Provided data
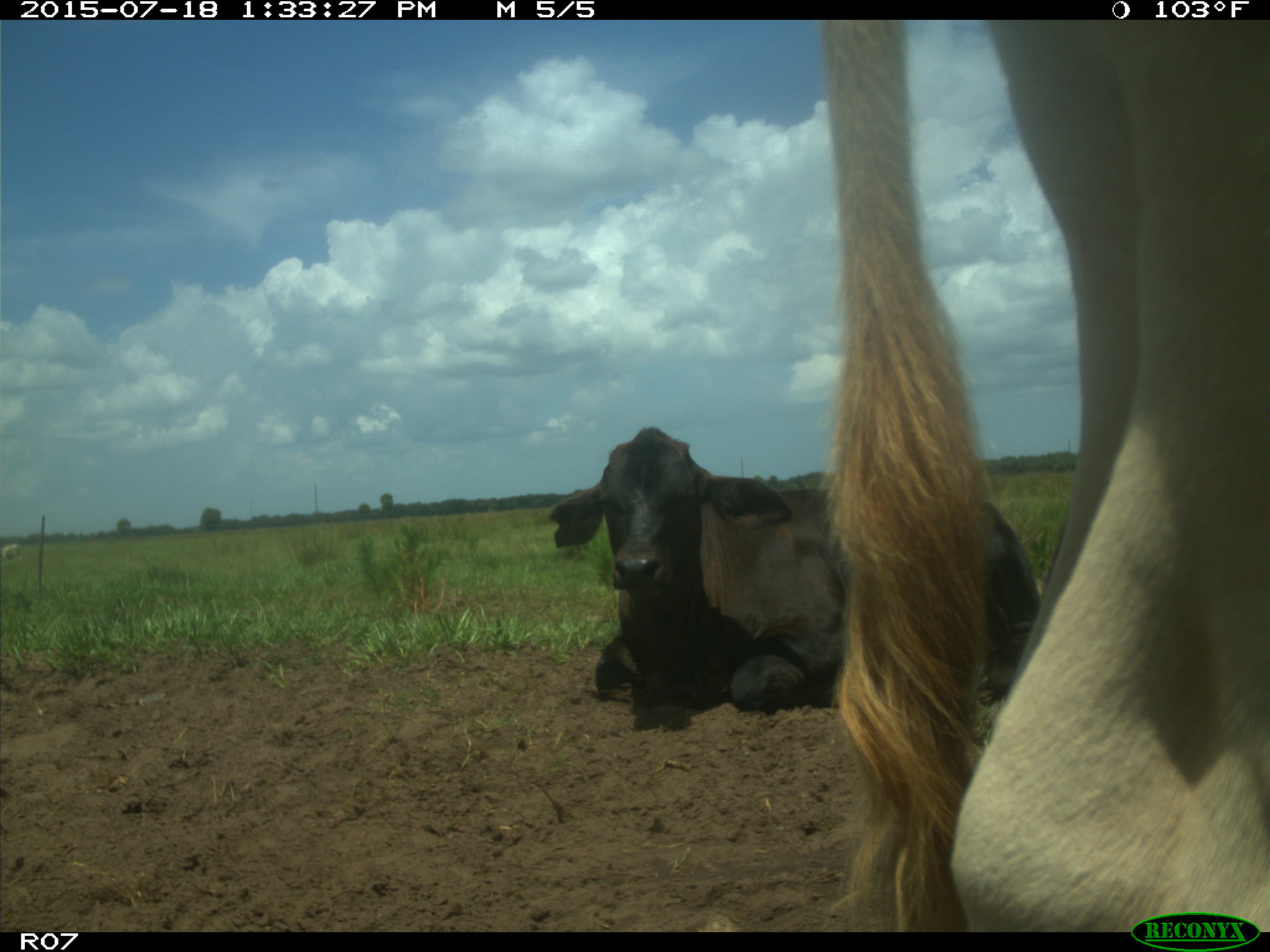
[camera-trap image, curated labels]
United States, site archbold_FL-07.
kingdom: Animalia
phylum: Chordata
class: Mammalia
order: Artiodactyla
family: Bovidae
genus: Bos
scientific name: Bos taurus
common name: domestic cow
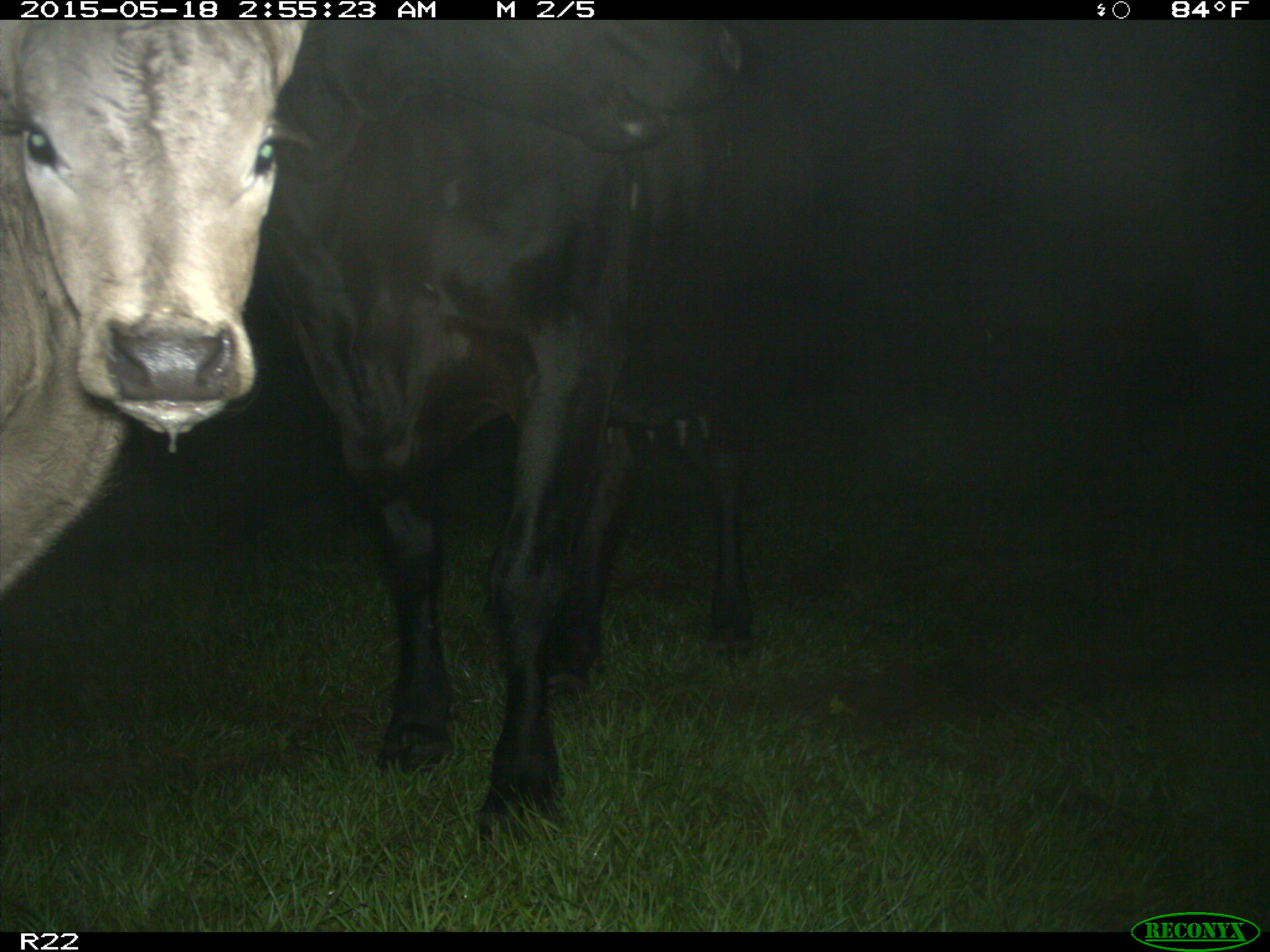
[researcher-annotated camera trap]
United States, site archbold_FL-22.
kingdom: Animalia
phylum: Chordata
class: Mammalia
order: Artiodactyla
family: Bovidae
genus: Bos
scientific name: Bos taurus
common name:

Task details
Nothing but the lines from the one that contains "[researcher-annotated camera trap]" through the end of the listing above should be copied, each exactly as written.

Answer to this task
[researcher-annotated camera trap]
United States, site archbold_FL-22.
kingdom: Animalia
phylum: Chordata
class: Mammalia
order: Artiodactyla
family: Bovidae
genus: Bos
scientific name: Bos taurus
common name:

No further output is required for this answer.